== ASSIGNMENT ==
Each record below should be output verbatim, without pictures.

[Collected data entries]
======
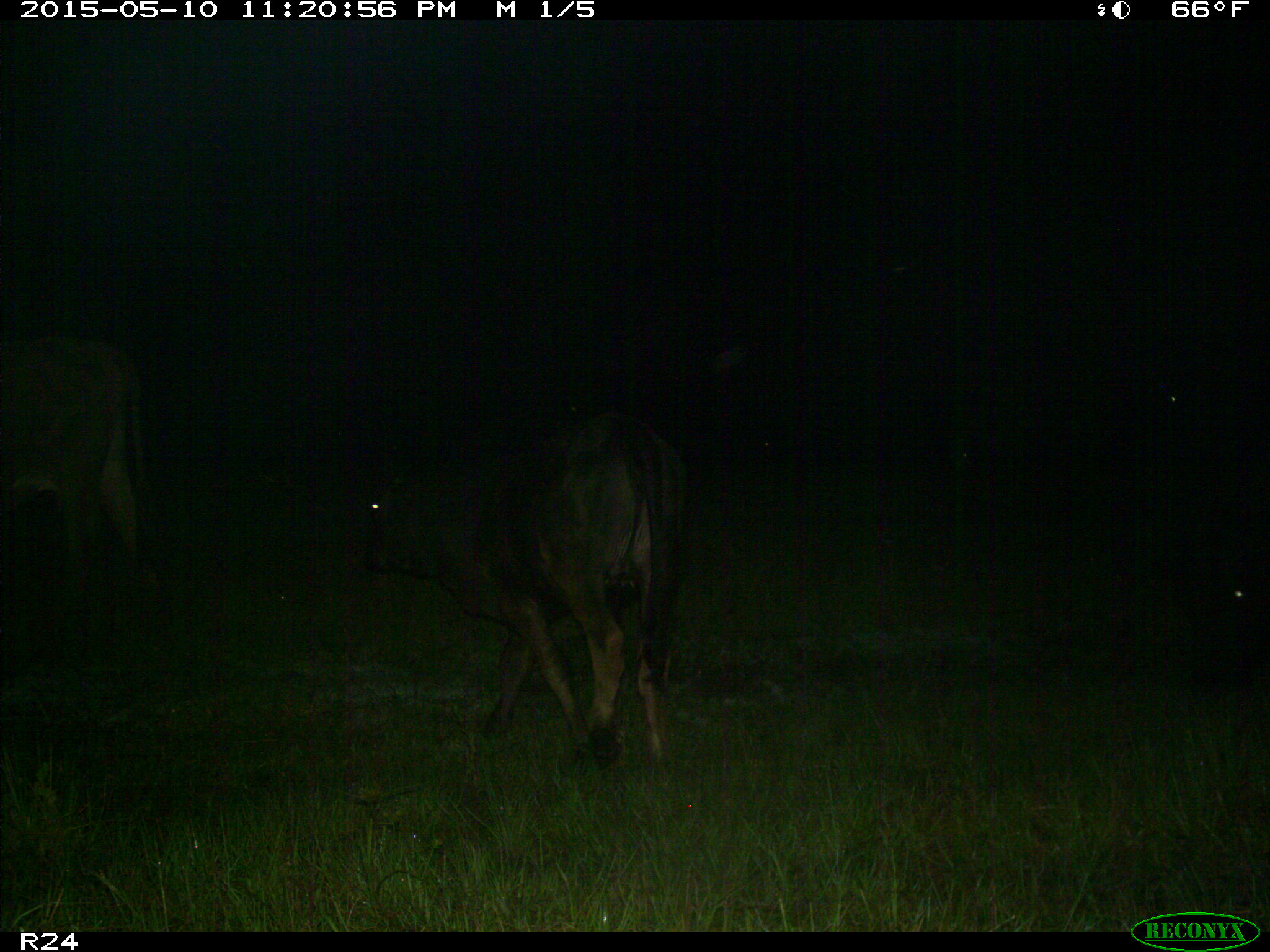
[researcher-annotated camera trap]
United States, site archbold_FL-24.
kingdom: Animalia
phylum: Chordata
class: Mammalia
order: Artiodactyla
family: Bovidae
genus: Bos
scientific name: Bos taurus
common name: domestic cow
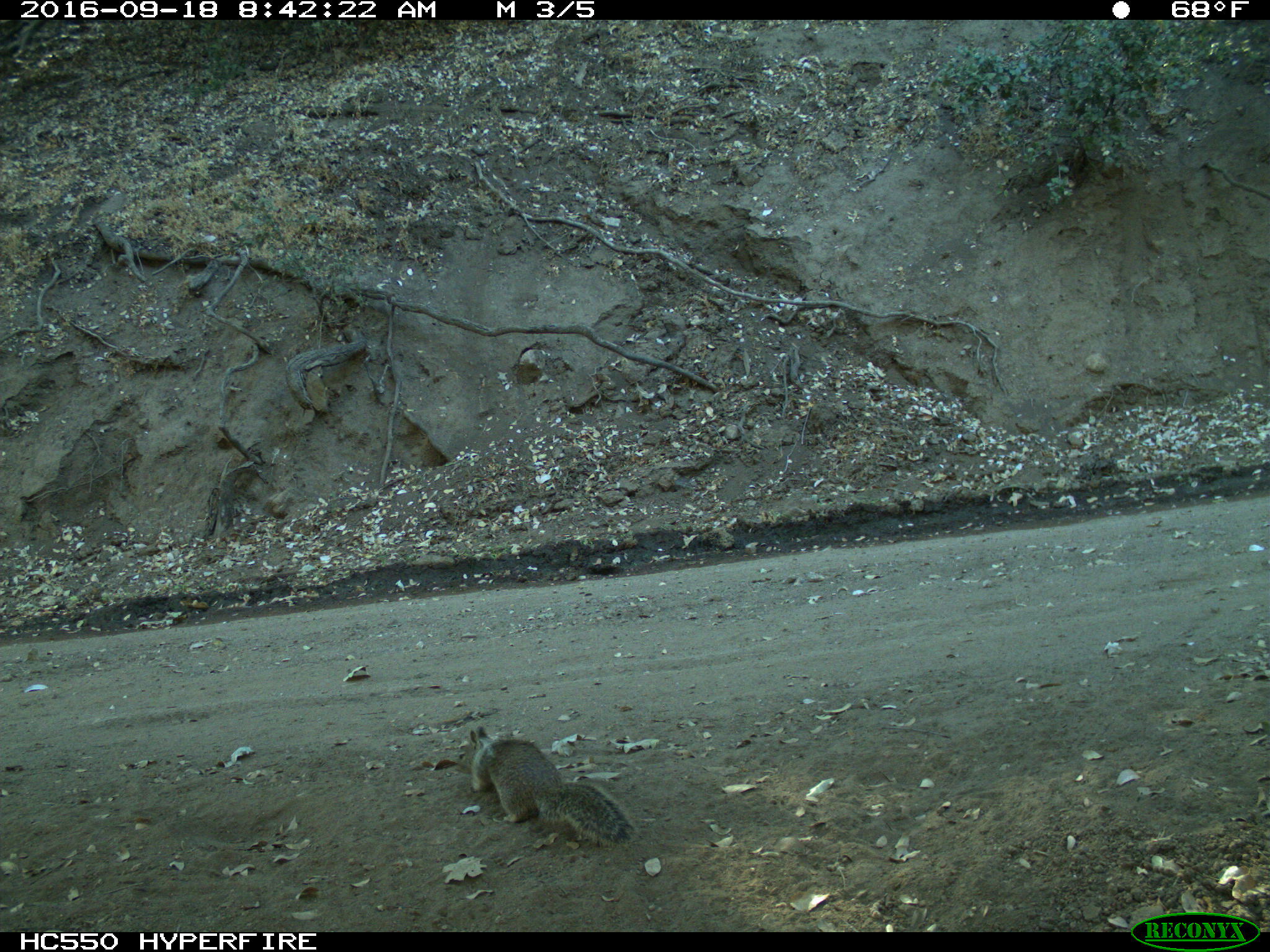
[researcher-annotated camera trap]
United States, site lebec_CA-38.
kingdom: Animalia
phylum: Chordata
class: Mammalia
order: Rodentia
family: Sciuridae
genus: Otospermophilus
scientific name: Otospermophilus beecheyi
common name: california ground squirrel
======
== WRITTEN REPLY ==
[researcher-annotated camera trap]
United States, site archbold_FL-24.
kingdom: Animalia
phylum: Chordata
class: Mammalia
order: Artiodactyla
family: Bovidae
genus: Bos
scientific name: Bos taurus
common name: domestic cow
[researcher-annotated camera trap]
United States, site lebec_CA-38.
kingdom: Animalia
phylum: Chordata
class: Mammalia
order: Rodentia
family: Sciuridae
genus: Otospermophilus
scientific name: Otospermophilus beecheyi
common name: california ground squirrel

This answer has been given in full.